Prompt ▸ Reproduce exactly the line in which "Ranked vertically, which of" occurs and all the lines after it, ending with the last line.

--- START Input ---

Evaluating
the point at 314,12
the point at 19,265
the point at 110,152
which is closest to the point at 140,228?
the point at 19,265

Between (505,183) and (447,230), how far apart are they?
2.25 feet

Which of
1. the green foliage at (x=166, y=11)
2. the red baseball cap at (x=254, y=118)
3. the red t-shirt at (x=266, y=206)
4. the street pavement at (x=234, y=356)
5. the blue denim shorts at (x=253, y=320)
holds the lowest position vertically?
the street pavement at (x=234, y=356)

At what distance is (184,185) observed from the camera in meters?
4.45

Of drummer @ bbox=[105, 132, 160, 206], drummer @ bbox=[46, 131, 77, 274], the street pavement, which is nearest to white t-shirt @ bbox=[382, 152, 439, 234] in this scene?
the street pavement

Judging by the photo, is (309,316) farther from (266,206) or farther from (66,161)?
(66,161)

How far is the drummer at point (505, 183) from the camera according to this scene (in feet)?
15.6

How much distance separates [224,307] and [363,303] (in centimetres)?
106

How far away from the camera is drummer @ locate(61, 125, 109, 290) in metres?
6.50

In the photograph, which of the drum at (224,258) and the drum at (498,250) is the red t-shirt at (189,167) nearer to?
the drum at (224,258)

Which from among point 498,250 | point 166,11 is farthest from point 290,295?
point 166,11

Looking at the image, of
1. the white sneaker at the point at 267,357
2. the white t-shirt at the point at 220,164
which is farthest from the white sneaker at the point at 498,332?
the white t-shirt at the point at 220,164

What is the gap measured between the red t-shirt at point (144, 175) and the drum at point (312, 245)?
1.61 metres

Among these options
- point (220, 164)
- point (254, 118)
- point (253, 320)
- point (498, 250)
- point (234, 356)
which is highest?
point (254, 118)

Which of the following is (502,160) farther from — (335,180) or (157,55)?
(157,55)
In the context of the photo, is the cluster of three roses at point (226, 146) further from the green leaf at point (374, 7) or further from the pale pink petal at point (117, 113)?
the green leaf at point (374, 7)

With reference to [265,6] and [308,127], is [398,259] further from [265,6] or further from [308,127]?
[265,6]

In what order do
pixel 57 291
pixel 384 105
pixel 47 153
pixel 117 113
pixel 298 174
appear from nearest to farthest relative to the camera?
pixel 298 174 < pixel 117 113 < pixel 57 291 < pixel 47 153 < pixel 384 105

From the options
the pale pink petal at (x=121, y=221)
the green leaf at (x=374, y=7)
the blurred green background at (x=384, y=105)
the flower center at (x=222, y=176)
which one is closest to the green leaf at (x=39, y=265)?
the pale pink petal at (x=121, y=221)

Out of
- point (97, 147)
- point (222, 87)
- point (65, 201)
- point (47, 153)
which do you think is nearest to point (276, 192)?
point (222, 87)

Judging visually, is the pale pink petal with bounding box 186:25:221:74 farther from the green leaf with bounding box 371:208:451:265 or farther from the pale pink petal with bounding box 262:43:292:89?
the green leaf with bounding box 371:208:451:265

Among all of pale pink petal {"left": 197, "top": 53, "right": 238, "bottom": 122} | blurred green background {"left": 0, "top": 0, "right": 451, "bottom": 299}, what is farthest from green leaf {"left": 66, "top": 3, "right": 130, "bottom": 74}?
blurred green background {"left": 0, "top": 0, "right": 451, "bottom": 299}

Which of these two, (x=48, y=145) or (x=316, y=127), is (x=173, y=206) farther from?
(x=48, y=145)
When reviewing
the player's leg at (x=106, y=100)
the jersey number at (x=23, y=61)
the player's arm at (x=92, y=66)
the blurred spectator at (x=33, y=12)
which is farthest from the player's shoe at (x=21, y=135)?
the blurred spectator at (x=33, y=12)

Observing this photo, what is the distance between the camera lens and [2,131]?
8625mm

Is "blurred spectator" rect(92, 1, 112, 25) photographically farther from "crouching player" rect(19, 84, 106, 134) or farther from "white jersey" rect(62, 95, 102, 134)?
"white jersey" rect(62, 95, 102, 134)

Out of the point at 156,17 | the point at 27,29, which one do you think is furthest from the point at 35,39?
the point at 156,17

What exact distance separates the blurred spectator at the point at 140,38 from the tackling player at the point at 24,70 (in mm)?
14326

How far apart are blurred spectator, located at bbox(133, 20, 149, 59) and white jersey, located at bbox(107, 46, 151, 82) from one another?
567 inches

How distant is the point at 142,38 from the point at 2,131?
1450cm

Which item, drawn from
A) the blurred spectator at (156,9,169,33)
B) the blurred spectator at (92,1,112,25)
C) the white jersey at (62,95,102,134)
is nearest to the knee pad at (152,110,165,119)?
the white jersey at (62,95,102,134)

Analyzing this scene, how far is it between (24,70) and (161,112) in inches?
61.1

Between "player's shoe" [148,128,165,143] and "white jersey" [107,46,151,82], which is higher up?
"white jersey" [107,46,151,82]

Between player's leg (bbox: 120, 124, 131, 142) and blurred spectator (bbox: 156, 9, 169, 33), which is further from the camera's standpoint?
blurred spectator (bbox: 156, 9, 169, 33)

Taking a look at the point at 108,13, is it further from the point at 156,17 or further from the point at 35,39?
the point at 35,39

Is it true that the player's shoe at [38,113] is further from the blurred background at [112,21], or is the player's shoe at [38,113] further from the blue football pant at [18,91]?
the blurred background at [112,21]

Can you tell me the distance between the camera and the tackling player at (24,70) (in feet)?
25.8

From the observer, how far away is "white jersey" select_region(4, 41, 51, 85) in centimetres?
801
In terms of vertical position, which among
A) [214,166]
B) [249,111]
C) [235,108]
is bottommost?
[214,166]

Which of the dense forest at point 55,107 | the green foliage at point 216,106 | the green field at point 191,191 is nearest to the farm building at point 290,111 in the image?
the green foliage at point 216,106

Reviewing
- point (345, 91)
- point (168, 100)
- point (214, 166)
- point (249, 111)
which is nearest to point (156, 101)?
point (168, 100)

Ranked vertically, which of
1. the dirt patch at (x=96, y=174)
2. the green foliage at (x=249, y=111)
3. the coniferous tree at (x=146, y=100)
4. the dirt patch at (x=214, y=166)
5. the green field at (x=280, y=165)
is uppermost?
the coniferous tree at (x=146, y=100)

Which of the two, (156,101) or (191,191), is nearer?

--- END Input ---

Exercise answer ▸
Ranked vertically, which of
1. the dirt patch at (x=96, y=174)
2. the green foliage at (x=249, y=111)
3. the coniferous tree at (x=146, y=100)
4. the dirt patch at (x=214, y=166)
5. the green field at (x=280, y=165)
is uppermost?
the coniferous tree at (x=146, y=100)

Which of the two, (156,101) or (191,191), is nearer?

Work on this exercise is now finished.